The plan affects about 9 million customers of the state's two largest utilities, Pacific Gas & Electric and Southern California Edison. The rate increase will generate more than $5 billion for the utilities. Regulators will decide in the coming weeks whether all of that money should go to the state -- which has been buying power for the financially troubled utilities -- or whether some should go to the utilities to help pay bills.

The commission vote fell along party lines, with Democrats Loretta Lynch, Jeff Brown and Carl Wood voting for the new rate structure, and Republicans Henry Duque and Richard Bilas voting against it. Wood said he regretted having to raise rates at all. But the increased cost of wholesale electricity left the commission with no alternative, he said.

`There is no justice in any decision we can come up with because the underpinnings -- the paying of these wholesale prices -- are unjust,'' Wood said. The vote came amid jeers from protesters, who wore black to mourn the death of the California economy.

As Wood did, Brown blamed the higher prices on energy wholesalers, who he said are gouging Californians. ``I hear you when you say there will be pain and suffering,'' Brown said. ``But unfortunately, the wholesale prices have put us in an untenable situation. We cannot put our head in the sand.''

Duque and Bilas were harshly critical of the rate plan, saying it placed too big a burden on businesses. Bilas said the residential increases were not big enough and would do little to help the commission achieve its stated goal of encouraging conservation. At the same time, he argued, the higher rates would send the state's economy into a ``recessionary death spiral.''

`We risk plunging the state back into the same recessionary conditions with high commercial rates that set the stage for electric restructuring in the first place,'' Bilas said. ``History will repeat itself. Businesses will flee the state or shut down entirely. This means jobs and taxes are lost.''

Duque said he was troubled by the ``moral'' implications of the new rate structure and the way that it penalizes heavy energy users. ``In my view, the new rate design assumes that the consumption of energy is a moral decision between good and bad,'' Duque said. ``The decision has a clear morality. All businesses and residential customers who consume more electricity are bad.''

Last-minute lobbying by business interests appeared to have little effect. Davis, who had been lobbied heavily by business groups, called upon Brown to try to bring down rates for industrial users. But Brown said he could not find a way to do that without penalizing other users.

Davis disappointed

Davis, who presented his own plan to the commission, offered a tempered response. But he indicated that he was disappointed with the commission's vote. ``While the PUC's revised rate increase made some modest improvements, my plan represented a more balanced approach,'' Davis said in a statement.

Tensions surrounding the rate hike had been building up to Tuesday's vote. After the vote, emotions spilled over into the plaza outside the commission's meeting room in San Francisco. There, Brown confronted Michael Florio, an attorney with The Utility Reform Network, to deny that he'd been influenced by big business. Florio had been telling reporters that the commission had sold out to big business at the expense of residential users.
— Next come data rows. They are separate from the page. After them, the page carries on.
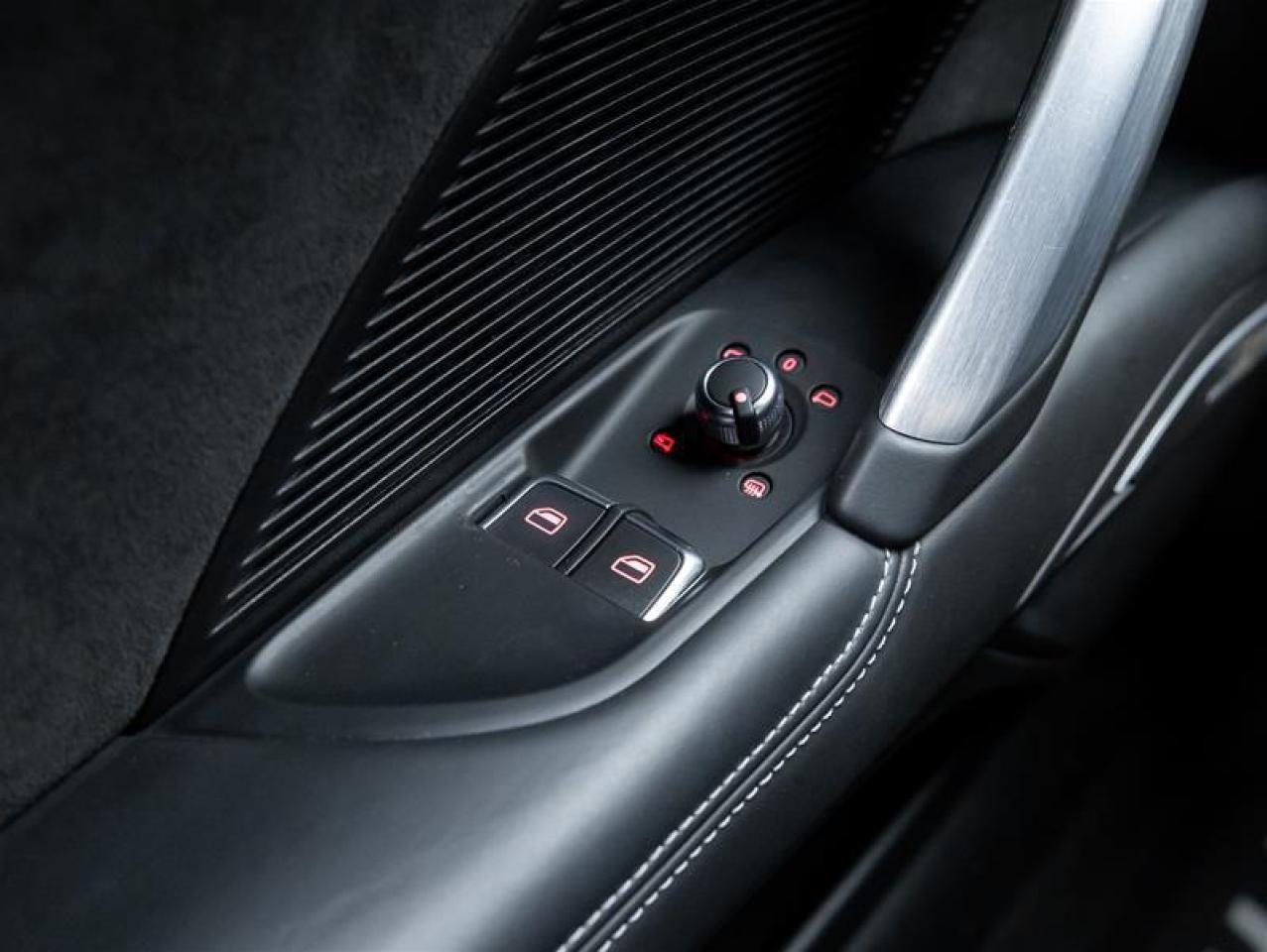 2023 Audi TTS  Photo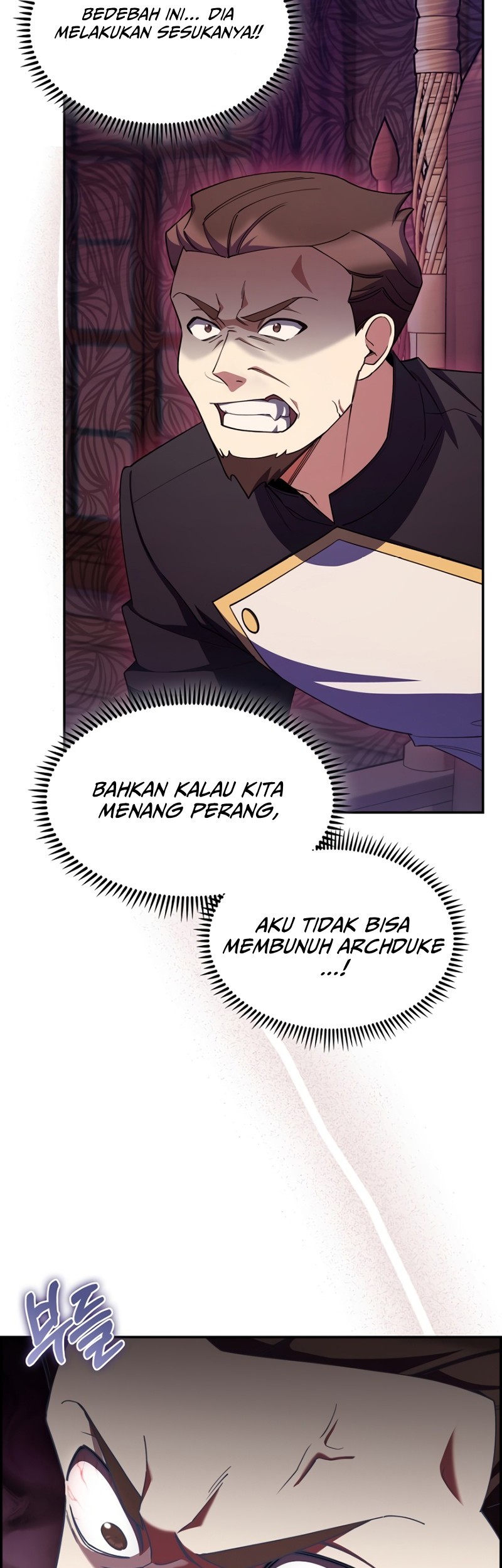 I Regressed to My Ruined Family Chapter 50 - halaman 15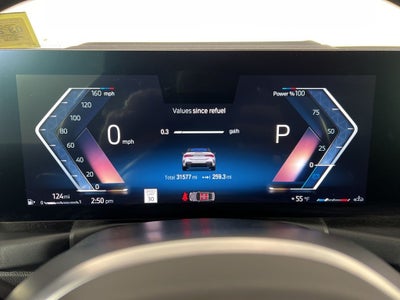 2024 BMW 4 Series M440i xDrive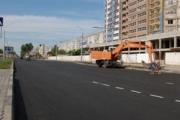 На Ставрополье построят около 800 км дорог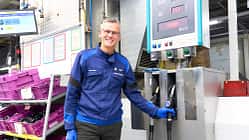 12/2024 BMW Produktion HVO Diesel Erstbetankung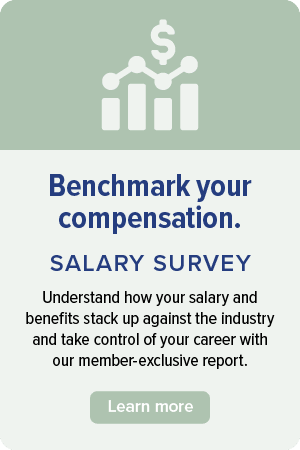 Salary Survey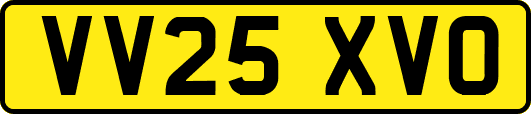 VV25XVO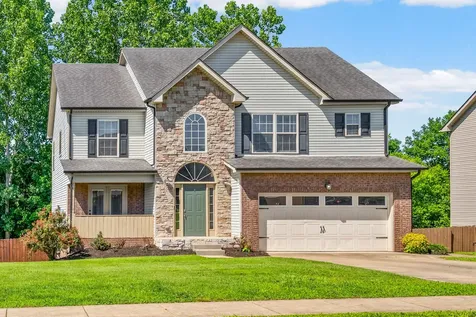 1604 Apache Way Clarksville TN 37042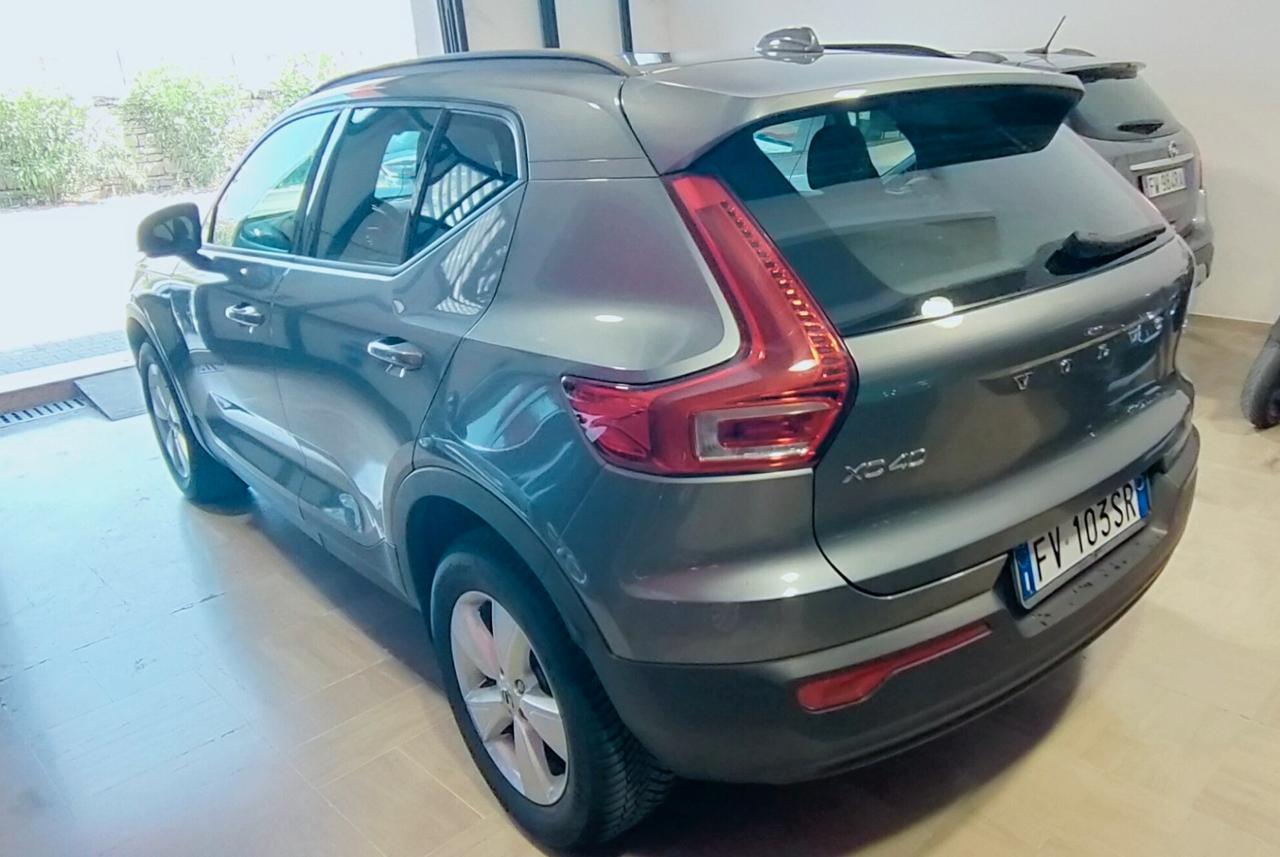 Volvo XC40 D3 Business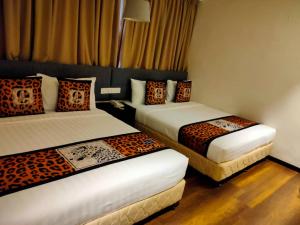 9 square hotel subang jaya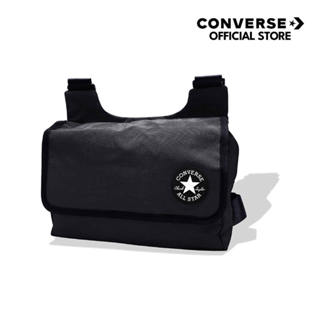 CONVERSE กระเป๋า HIBI NO TABI MINI BAG BLACK Unisex 1261891A…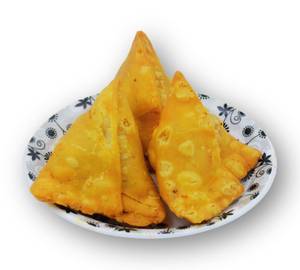 Aloo Samosa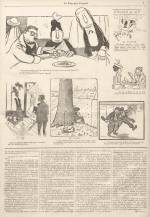 LE PROGRÈS ILLUSTRÉ : n°625, pp. 5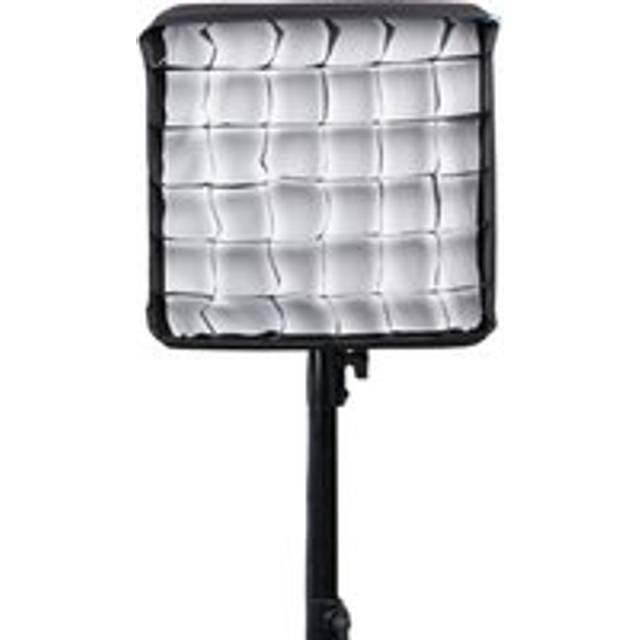 NanLite PavoSlim 60B Kit with Quick Release Softbox and Clamp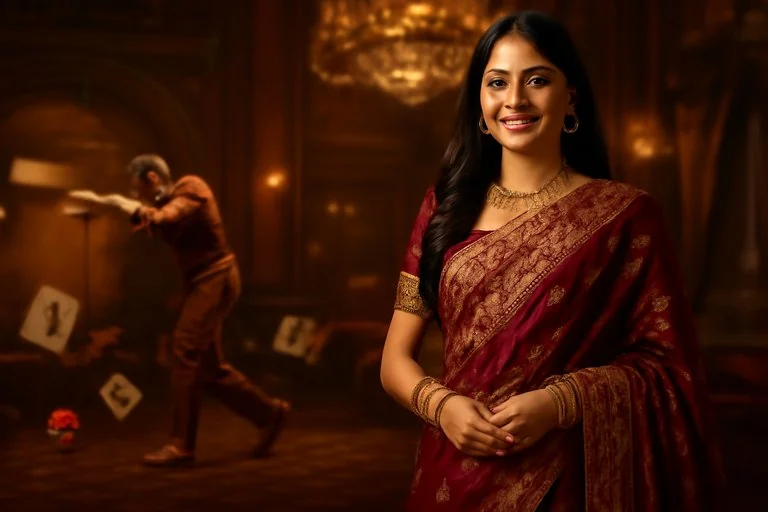 222bd ক্রিকেট প্যাভিলিয়ন দৃশ্য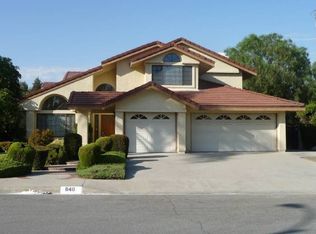 840 Rainwater Ct, Walnut, CA 91789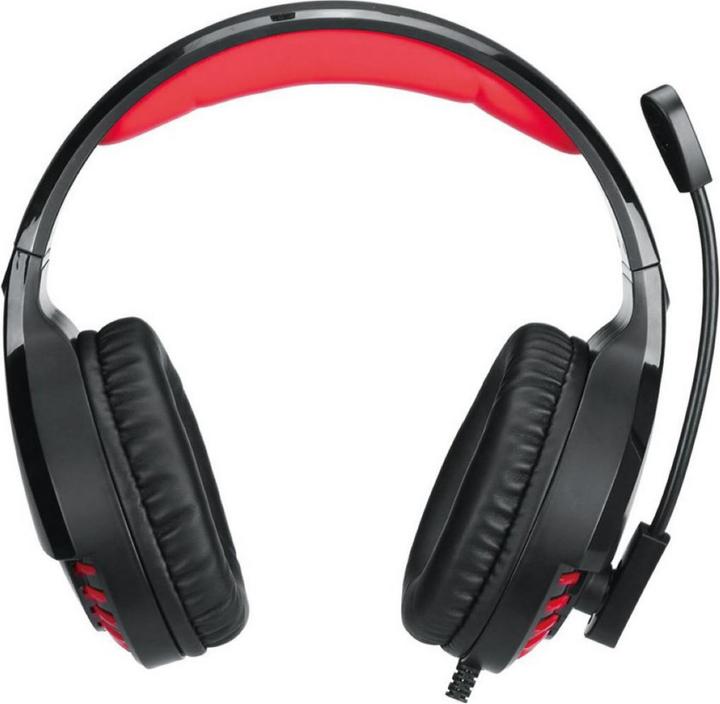 Produktbild GameMax MegaDeal Multimedia PC SET2472 7372 + MSI PRO MP2412DE + Maus, Tastatur & Headset (AMD Ryzen 5 5600G, 16 GB, 1000 GB)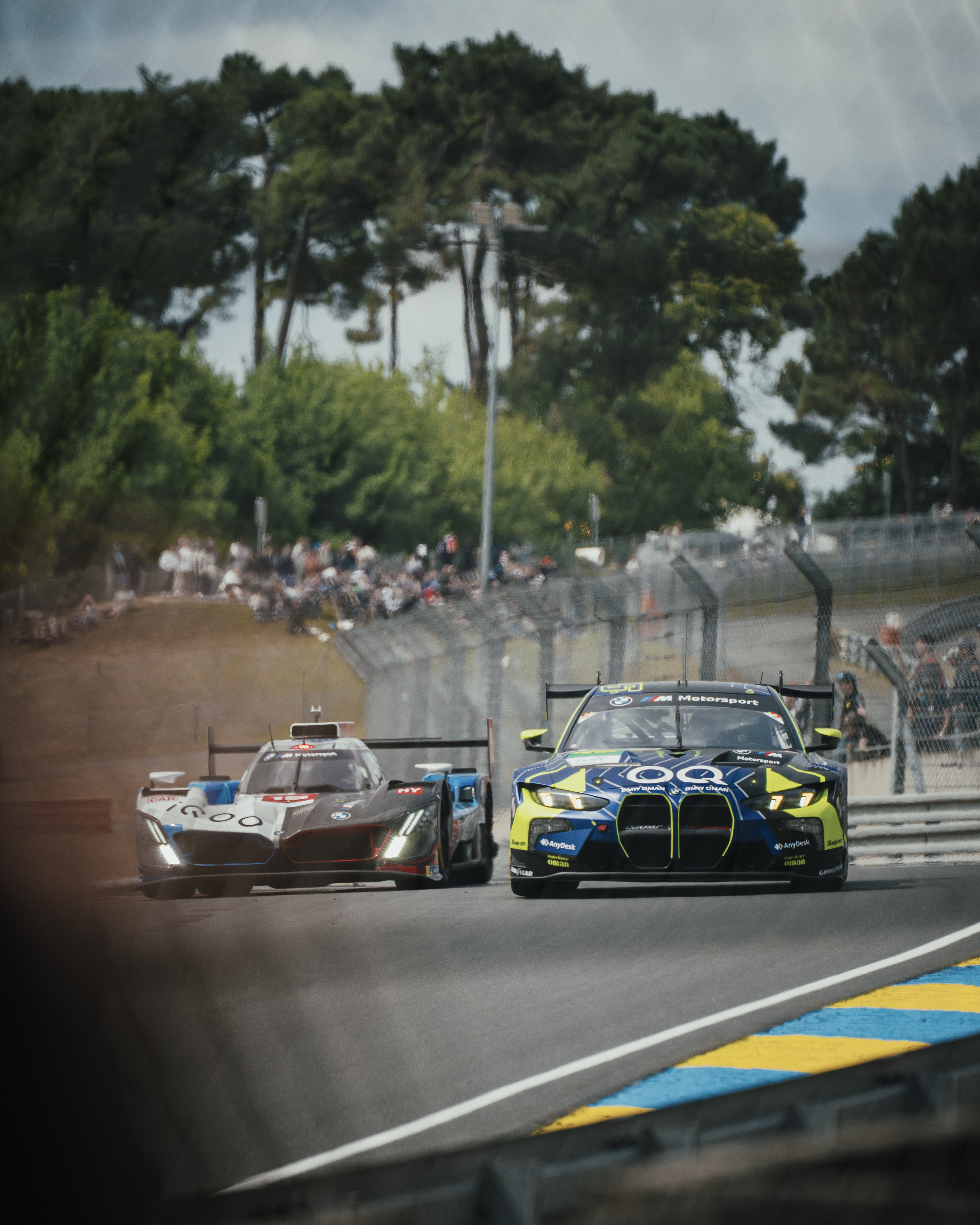 24H du Mans 2025 — photo 13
`There's plenty of outrage to go around,'' said Florio. ``The commission bent over backward to give a break to the people who pushed for deregulation.'' But Brown, his face inches from Florio's nose, said he was never lobbied by any business representatives. ``I made my own decision based on what I thought was good or bad economics,'' said Brown, thrusting his finger toward Florio's chest.

``I guess he's feeling a little touchy after today,' Florio said.